When the troops with ‘Ala-ed-Din reached the palace, they entered and told the Sultan; whereupon he straightway commanded the executioner to come and cut off his head.

But when the citizens knew this, they barred the gates and shut the doors of the palace, and sent a message to the Sultan, saying: “We will instantly pull down thy house over thy head and all others in it, if any mischief or harm come to ‘Ala-ed-Din.” So the Wezir went in and informed the Sultan, saying: “O King of the Age, thy command is about to seal the book of our lives.
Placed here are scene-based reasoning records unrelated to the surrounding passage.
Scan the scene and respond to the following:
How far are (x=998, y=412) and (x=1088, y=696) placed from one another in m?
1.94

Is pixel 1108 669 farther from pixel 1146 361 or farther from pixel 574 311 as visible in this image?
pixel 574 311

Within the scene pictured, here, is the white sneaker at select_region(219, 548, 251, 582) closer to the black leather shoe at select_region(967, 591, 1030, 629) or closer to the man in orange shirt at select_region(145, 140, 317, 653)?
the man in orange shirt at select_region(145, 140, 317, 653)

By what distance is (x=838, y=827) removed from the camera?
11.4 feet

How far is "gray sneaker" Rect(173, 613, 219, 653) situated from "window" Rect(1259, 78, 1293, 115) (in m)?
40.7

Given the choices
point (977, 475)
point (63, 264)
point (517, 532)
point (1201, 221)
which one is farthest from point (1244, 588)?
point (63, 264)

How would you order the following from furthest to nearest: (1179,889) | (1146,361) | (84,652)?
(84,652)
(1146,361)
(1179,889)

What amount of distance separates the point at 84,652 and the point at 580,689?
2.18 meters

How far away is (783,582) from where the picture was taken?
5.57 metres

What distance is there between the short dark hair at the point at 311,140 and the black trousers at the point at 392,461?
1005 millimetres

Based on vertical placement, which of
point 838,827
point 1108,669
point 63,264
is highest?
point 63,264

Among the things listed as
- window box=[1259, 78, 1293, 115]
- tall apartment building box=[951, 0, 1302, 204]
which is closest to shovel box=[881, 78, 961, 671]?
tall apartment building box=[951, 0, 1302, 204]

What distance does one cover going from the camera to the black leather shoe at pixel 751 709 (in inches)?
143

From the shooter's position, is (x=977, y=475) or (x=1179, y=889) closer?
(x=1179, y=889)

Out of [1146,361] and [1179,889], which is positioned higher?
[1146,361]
It were better to pardon ‘Ala-ed-Din lest there come upon us the calamity of calamities; for the lieges love him more than us.” Now the executioner had already spread the carpet of death, and seated ‘Ala-ed-Din thereon, and bandaged his eyes, and had walked round him thrice, waiting for the King’s command, when the Sultan looking out of the window, beheld his subjects attacking him and scaling the walls with intent to pull them down. So he immediately ordered the executioner to stay his hand, and bade the herald go out to the crowd and proclaim that he had pardoned ‘Ala-ed-Din and granted him grace. When ‘Ala-ed-Din saw he was free, and espied the Sultan seated on his throne, he drew near and said to him: “O my lord, since thy Felicity hath been gracious to me all my life, vouchsafe to tell me what is my offence.” Then the Sultan said: “O traitor, hitherto I knew of no offence in thee.” And turning to the Wezir, he said: “Take him and shew him from the windows where his palace is.” And when the Wezir had led him and he had looked out of the window in the direction of his palace, he found the site bare as it was before he built his palace thereon; and he saw never a vestige of the palace at all. (The Story Of ‘Ala-Ed-Din And The Wonderful Lamp. Part 22 & 23)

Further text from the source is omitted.